そもそもパンデミックの影響で始まったインフレはガソリン、電気などの価格が高騰し始めたことで、昨年の段階から騒がれ始め、フランスでは、インフレ手当やエネルギーチケットなどが配られたりして、なんとなく、ちょっと得した気分にさえなっていたボーッとしている私ですが、その頂いたはずのものも、あっという間に知らないうちに、すっかり消費してしまっていることを考えれば、やはり確実に全ての価格は上昇しているようです。
そもそも私は、日常的に頻繁に買い物する野菜や肉などの生鮮食料品に関しては、だいたい、このくらいの値段なら安いかな?高いかな?とかいう漠然とした感覚はあるものの、ストックがなくなれば、補充しておくような、食用オイルや洗剤、トイレットペーパーなどは、ごくごくたまにしか買わないので、正直、あまり値段は把握していません。

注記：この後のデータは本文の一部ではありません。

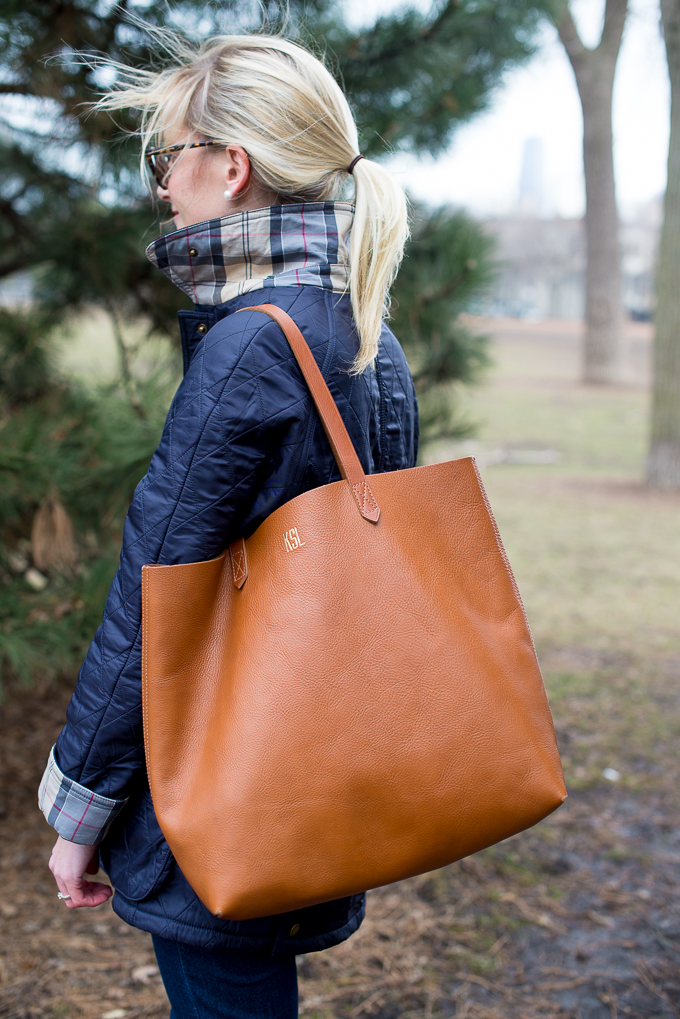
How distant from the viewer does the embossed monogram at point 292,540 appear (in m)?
0.95

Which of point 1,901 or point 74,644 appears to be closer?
point 74,644

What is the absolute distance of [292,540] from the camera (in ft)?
3.14

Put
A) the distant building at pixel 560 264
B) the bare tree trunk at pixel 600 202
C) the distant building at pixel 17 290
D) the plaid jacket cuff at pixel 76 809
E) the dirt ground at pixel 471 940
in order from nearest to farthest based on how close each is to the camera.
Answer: the plaid jacket cuff at pixel 76 809 → the dirt ground at pixel 471 940 → the distant building at pixel 17 290 → the bare tree trunk at pixel 600 202 → the distant building at pixel 560 264

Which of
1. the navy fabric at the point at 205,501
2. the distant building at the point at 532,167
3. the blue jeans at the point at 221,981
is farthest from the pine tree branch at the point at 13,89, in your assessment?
the distant building at the point at 532,167

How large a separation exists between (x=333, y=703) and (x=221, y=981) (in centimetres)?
47

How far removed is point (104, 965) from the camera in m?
2.06

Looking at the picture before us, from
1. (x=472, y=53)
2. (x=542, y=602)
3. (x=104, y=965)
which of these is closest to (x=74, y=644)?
(x=104, y=965)

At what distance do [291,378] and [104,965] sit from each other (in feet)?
5.88

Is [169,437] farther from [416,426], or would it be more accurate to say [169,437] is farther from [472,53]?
[472,53]

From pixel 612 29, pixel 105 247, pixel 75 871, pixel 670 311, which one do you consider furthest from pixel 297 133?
pixel 612 29

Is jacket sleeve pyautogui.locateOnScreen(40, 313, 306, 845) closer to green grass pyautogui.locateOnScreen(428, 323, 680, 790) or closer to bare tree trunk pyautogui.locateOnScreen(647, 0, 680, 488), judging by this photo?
green grass pyautogui.locateOnScreen(428, 323, 680, 790)

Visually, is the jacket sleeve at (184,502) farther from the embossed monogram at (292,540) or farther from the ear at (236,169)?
the ear at (236,169)

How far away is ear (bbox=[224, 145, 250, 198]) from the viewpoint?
3.58 feet

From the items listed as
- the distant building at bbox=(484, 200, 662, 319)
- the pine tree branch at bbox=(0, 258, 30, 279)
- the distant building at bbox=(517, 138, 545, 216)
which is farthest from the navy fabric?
the distant building at bbox=(517, 138, 545, 216)
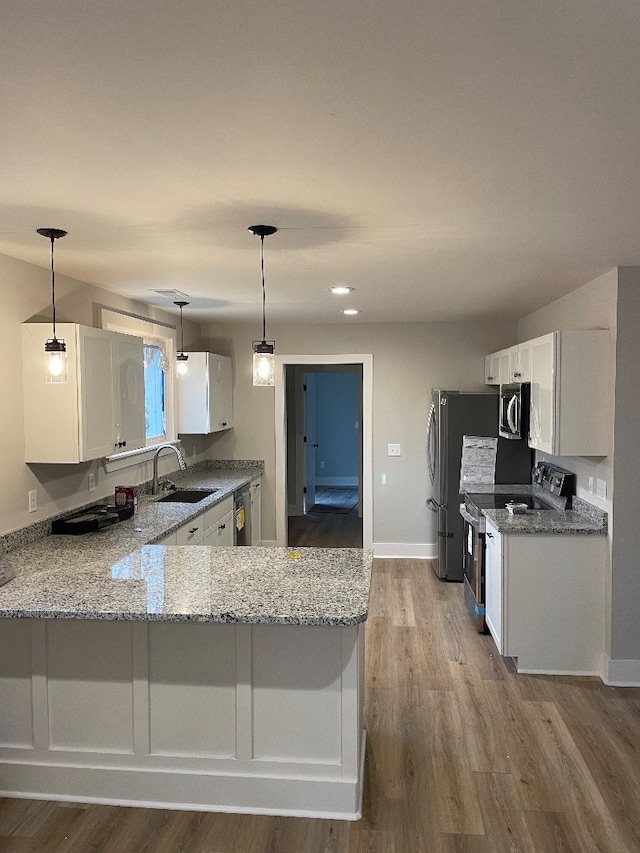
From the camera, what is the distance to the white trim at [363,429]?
6.37 metres

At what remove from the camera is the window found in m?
5.12

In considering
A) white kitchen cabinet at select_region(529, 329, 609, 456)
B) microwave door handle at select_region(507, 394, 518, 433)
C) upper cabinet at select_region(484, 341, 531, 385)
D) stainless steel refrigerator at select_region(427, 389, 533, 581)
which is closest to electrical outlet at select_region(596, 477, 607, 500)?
white kitchen cabinet at select_region(529, 329, 609, 456)

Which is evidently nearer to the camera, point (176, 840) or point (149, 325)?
point (176, 840)

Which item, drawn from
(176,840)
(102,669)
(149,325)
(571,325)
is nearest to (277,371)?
(149,325)

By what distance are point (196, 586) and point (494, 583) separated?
87.9 inches

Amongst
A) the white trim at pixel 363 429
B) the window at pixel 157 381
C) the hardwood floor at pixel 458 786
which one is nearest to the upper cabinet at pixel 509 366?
the white trim at pixel 363 429

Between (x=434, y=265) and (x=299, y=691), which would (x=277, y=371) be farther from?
(x=299, y=691)

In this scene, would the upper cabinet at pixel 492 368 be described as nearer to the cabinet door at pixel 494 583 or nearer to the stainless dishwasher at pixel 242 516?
the cabinet door at pixel 494 583

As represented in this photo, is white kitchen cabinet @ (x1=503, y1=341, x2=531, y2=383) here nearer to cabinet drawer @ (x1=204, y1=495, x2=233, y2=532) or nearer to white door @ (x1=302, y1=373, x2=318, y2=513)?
cabinet drawer @ (x1=204, y1=495, x2=233, y2=532)

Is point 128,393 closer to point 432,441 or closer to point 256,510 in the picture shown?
point 256,510

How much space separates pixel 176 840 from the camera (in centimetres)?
235

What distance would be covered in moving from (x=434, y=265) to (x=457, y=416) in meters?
2.38

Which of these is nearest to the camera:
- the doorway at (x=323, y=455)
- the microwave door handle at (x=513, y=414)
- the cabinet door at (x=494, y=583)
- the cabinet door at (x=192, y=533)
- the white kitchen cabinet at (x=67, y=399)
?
the white kitchen cabinet at (x=67, y=399)

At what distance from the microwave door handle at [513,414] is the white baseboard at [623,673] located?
1.60 meters
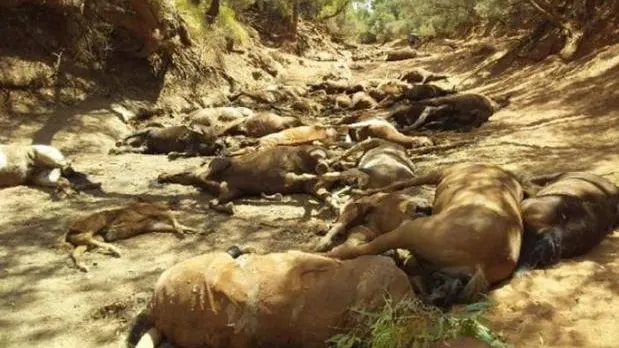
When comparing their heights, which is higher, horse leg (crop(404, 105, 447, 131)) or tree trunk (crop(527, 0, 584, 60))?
tree trunk (crop(527, 0, 584, 60))

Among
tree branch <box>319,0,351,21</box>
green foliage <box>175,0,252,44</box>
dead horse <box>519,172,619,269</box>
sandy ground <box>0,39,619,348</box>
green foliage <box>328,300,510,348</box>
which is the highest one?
tree branch <box>319,0,351,21</box>

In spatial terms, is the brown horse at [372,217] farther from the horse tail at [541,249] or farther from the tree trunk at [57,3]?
the tree trunk at [57,3]

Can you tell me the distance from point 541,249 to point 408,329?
1653 millimetres

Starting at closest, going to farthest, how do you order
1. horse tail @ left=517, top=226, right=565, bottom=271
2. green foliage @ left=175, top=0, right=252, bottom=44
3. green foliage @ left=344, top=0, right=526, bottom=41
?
horse tail @ left=517, top=226, right=565, bottom=271, green foliage @ left=175, top=0, right=252, bottom=44, green foliage @ left=344, top=0, right=526, bottom=41

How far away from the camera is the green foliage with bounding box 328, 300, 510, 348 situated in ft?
9.97

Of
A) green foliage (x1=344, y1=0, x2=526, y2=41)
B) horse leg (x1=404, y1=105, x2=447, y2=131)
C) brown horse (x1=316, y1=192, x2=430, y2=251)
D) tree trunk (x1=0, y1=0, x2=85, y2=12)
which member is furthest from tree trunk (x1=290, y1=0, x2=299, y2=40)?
brown horse (x1=316, y1=192, x2=430, y2=251)

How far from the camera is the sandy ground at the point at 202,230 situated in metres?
3.85

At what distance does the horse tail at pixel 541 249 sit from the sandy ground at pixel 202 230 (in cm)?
8

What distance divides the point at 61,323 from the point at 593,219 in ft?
13.3

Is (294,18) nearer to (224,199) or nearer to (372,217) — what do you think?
(224,199)

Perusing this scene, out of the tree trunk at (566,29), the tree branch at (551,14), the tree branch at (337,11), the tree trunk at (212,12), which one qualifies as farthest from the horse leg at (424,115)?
the tree branch at (337,11)

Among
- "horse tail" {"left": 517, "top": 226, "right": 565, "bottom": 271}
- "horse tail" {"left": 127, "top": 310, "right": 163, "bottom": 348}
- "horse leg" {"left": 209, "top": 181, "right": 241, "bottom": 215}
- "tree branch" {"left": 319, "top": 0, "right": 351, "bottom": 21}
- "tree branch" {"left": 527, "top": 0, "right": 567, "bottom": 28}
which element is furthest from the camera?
"tree branch" {"left": 319, "top": 0, "right": 351, "bottom": 21}

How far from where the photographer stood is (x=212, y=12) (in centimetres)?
1631

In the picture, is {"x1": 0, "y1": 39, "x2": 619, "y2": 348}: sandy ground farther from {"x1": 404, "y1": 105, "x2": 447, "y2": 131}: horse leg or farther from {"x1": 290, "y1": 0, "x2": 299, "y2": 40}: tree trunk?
{"x1": 290, "y1": 0, "x2": 299, "y2": 40}: tree trunk
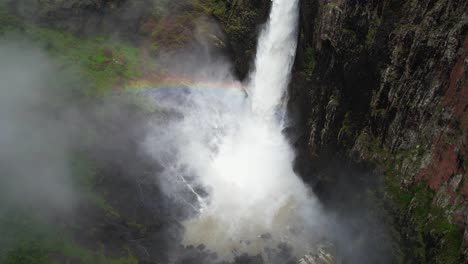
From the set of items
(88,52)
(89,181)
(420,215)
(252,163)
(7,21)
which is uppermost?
(7,21)

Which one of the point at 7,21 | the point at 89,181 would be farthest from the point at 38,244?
the point at 7,21

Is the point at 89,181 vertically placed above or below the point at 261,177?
below

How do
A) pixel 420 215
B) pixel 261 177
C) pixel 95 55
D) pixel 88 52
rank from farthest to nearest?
pixel 95 55 < pixel 88 52 < pixel 261 177 < pixel 420 215

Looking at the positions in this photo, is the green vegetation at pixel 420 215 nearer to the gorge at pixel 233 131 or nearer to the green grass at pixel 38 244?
the gorge at pixel 233 131

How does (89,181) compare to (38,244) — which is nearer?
(38,244)

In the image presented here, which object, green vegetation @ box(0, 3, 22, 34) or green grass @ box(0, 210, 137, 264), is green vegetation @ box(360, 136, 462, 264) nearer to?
green grass @ box(0, 210, 137, 264)

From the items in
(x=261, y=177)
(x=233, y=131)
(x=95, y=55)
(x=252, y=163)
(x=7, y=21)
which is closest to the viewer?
(x=261, y=177)

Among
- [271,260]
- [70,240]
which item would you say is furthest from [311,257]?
[70,240]

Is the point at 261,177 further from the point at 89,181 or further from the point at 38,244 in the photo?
the point at 38,244

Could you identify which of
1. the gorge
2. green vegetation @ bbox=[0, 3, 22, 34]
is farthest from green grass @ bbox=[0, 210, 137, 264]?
green vegetation @ bbox=[0, 3, 22, 34]
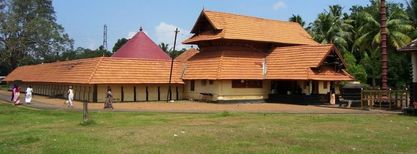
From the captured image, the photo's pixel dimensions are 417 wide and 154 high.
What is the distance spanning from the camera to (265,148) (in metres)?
11.2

しかも、通常なら、セールになっている時に、安くなっているなら買っておこうか・・くらいの適当さなので、価格が高騰したと言われても、騒がれ始めてから、なるほど・・と思い、実際に買い物に行っても、スーパーマーケットで色々なものをまとめて支払うので、支払いの時になって、「えっ?これしか買ってないのにこんなになっちゃった??」とちょっと反省したりするのですが、もともと、そんなに無駄なものを買っているわけでもないので、気をつけようもありません。
だいたい食料品や日用品などは、特に贅沢品でもないかぎり、ひとつひとつの値段は大したことがなくても、積み重なっていくと、さすがに私のようにボーッと暮らしている者にとっても、だんだんヤバい感じになってきます。
ついこの間まで、食用オイルや小麦粉、パスタなどの価格上昇について騒いでいたと思ったら、今度はトイレットペーパー価格が爆上がりのニュース。なんでも、製紙業界では、原料の紙パルプがここ1年で50%値上がりしたとかで、ペーパータオルが10%、トイレットペーパーが7%値上がりしているそうです。
しかも、パルプの輸送はほとんどが海上輸送で、ウクライナ紛争が始まってからはさらに、アジアとヨーロッパを結ぶ陸上輸送が水域にシフトしています。現在の港湾の混雑やコンテナの価格は、輸送コストを増幅させるだけです。
また、この業界では、木の皮のチップを数時間煮込んだ化学薬品の混合物を使用しているため、加工コストは1年で30%上昇しています。
加えて、製紙はガスや電気を大量に消費しているため、このエネルギーは製品の30%を占めているとのこと。
ロシアのガスが禁輸された場合、状況はさらに悪化する可能性があり、十分なエネルギーがなければ、一部の工場は操業停止に追い込まれる可能性さえあると言います。
製紙業界といえば、トイレットペーパーだけではなく、9月からの新学期に備えてのノート類や、現在、アマゾンなどの配送に使われている大量の段ボールなどもあります。
少し前までは、環境問題(廃棄物問題)から、プラスチック包装は禁止されたり、プラスチックのストローではなく紙のストローなどに移行し始めたばかりです。むしろ、「紙ならばエコ」くらいに感じていたのも、この製造過程を考えれば、そこまでエコでもないのかもしれません。
ウクライナの小麦やオイルなどが輸出できない状態やロシアへの経済制裁から、食糧危機だと言っていますが、この全ての価格が上昇する経済危機は、止まらないようです。
食糧危機に関しては、昨日、ウクライナでの戦争以来、初めてウクライナ産のトウモロコシがスペイン北西部の港に到着したそうです。ロシアが封鎖している黒海での航路を回避するための新しい海上航路を見出し、成功したことでこれからのウクライナからの海上輸出航路として期待されています。
これも、ロシア上空を飛べない飛行機が迂回航路を使っているようなもので、ますます輸送費が加算されそうな気がしますが、食糧難回避のためとなれば、それも致し方ないのかもしれません。
今回運ばれたトウモロコシなどは飼料用のトウモロコシだそうで、この高価そうなトウモロコシを食べたブタなどの値段がさらにまた、高騰しそうです。
フランスはこれまで輸入していたひまわりオイルなどを自分で生産しようと、ひまわりなどの栽培にも手を広げ始めたと言われていますが、今度は異常気象で、フランスは今週も猛暑(今週はまだ6月だというのに軒並み30℃超え、パリでさえ、今週末は38℃まで気温が上昇すると言われています)、雨が降らなければ、農作物も育たないというもうにっちもさっちもいかない状態です。